* **ASSIGNMENT**:
Look through the records below, count the lines with the word "site", and reply with only the number.

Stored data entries
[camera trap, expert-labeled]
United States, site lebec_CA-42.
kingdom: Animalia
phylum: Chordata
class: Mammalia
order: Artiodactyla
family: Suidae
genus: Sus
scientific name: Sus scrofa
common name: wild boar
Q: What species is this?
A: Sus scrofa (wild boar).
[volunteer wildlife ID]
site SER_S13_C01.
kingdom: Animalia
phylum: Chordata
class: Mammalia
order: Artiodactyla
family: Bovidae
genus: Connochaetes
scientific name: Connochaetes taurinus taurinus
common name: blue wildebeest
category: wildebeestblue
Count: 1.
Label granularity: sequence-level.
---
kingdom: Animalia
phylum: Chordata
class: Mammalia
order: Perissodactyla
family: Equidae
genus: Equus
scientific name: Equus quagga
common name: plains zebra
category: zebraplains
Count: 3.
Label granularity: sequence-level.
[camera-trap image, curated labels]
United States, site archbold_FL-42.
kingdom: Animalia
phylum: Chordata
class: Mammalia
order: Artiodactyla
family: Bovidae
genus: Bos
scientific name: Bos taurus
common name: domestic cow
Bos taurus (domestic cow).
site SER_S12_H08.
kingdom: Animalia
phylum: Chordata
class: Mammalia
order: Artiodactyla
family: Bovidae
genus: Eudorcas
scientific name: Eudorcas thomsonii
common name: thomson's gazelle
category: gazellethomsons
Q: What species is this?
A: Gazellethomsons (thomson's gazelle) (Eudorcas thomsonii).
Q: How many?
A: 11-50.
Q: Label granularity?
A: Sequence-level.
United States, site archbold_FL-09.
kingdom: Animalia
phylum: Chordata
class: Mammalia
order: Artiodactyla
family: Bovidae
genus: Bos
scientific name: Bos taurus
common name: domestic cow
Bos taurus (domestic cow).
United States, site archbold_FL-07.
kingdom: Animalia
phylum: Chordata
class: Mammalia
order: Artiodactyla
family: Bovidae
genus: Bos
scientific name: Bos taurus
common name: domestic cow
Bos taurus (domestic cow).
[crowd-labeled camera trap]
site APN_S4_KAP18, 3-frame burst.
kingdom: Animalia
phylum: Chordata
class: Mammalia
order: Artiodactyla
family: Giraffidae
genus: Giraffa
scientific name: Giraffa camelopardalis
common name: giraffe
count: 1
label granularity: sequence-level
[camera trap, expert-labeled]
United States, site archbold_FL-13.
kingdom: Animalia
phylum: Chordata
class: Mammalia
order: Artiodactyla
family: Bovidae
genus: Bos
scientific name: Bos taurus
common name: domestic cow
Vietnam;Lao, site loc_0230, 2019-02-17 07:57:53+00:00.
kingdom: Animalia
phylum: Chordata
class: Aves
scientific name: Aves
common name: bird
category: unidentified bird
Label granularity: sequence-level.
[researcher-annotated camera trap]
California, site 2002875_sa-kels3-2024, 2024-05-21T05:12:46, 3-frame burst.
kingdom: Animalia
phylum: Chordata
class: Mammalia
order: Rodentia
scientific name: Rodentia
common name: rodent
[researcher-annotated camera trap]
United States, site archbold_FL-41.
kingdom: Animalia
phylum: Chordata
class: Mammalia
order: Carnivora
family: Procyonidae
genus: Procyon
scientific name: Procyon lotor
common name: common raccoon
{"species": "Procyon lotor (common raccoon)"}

* **SOLUTION TO THE EXERCISE**:
11